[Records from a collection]

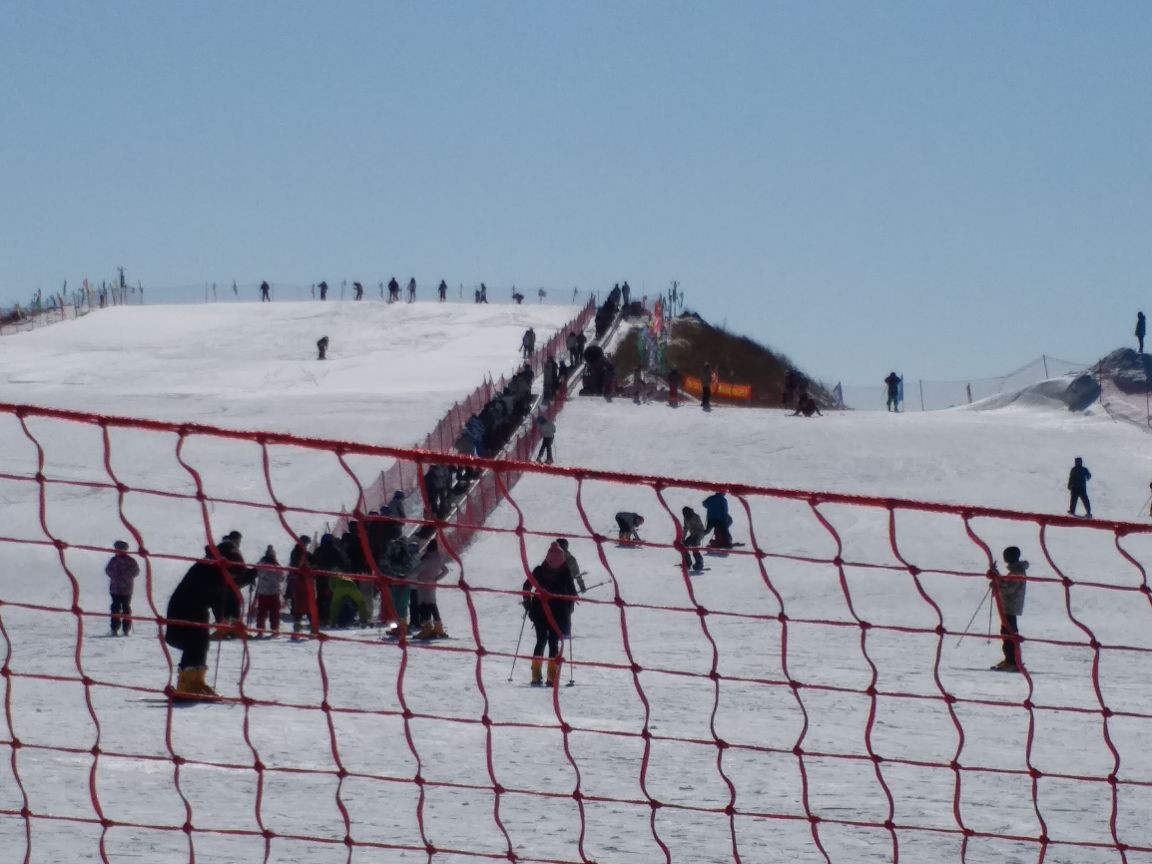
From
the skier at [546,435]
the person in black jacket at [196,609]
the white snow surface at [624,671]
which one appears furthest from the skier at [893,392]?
the person in black jacket at [196,609]

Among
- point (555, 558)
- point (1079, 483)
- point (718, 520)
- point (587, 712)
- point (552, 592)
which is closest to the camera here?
point (587, 712)

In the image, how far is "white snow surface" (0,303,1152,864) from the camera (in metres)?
6.47

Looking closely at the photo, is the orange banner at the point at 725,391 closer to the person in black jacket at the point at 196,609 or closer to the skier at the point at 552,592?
the skier at the point at 552,592

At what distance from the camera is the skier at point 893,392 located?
1414 inches

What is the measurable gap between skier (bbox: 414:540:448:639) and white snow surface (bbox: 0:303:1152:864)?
15.1 inches

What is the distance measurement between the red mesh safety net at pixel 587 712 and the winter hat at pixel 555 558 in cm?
25

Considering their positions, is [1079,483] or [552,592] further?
[1079,483]

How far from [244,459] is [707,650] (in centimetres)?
1395

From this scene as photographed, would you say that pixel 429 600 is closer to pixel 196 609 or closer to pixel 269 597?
pixel 269 597

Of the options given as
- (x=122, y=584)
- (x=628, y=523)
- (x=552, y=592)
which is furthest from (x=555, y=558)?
(x=628, y=523)

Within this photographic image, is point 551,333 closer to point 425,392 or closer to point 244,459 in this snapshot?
point 425,392

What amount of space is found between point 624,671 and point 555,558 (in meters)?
1.81

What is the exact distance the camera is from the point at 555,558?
1120cm

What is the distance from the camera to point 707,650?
1397cm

**Work to complete**
Repeat each entry precisely as it appears. Leave the pictures out.

**Result of this exercise**
From
the skier at [546,435]
the person in black jacket at [196,609]
the white snow surface at [624,671]
which one appears furthest from the skier at [893,392]?
the person in black jacket at [196,609]

Among
- point (555, 558)
- point (1079, 483)
- point (718, 520)
- point (587, 712)
- point (552, 592)
which is closest to the camera here?
point (587, 712)

In the image, how far is "white snow surface" (0,303,1152,864) from the camera (in metres)?
6.47

Looking closely at the photo, is the orange banner at the point at 725,391 closer to the person in black jacket at the point at 196,609 or closer to the skier at the point at 552,592?
the skier at the point at 552,592

At what distance from the camera is the skier at point 893,392 located?
1414 inches

What is the measurable gap between skier (bbox: 414:540:448:639) and white snow surface (bbox: 0:303:1152:864)?
15.1 inches

What is the distance measurement between the red mesh safety net at pixel 587 712 and the winter hat at pixel 555 558 in cm?
25

Considering their positions, is [1079,483] or [552,592] further?
[1079,483]

How far from [244,459] is [707,650] (in centimetres)?
1395

From this scene as photographed, would you say that pixel 429 600 is closer to pixel 196 609 or closer to pixel 269 597?
pixel 269 597

Of the options given as
- (x=122, y=584)
- (x=628, y=523)
- (x=552, y=592)
which is furthest from (x=555, y=558)?
(x=628, y=523)

Within this photographic image, is point 551,333 closer to point 425,392 or closer to point 244,459 in this snapshot?
point 425,392

What amount of space is found between point 624,671 and point 555,558 (in meters)?
1.81

What is the exact distance the camera is from the point at 555,558?
1120cm

What is the distance from the camera to point 707,650?
1397cm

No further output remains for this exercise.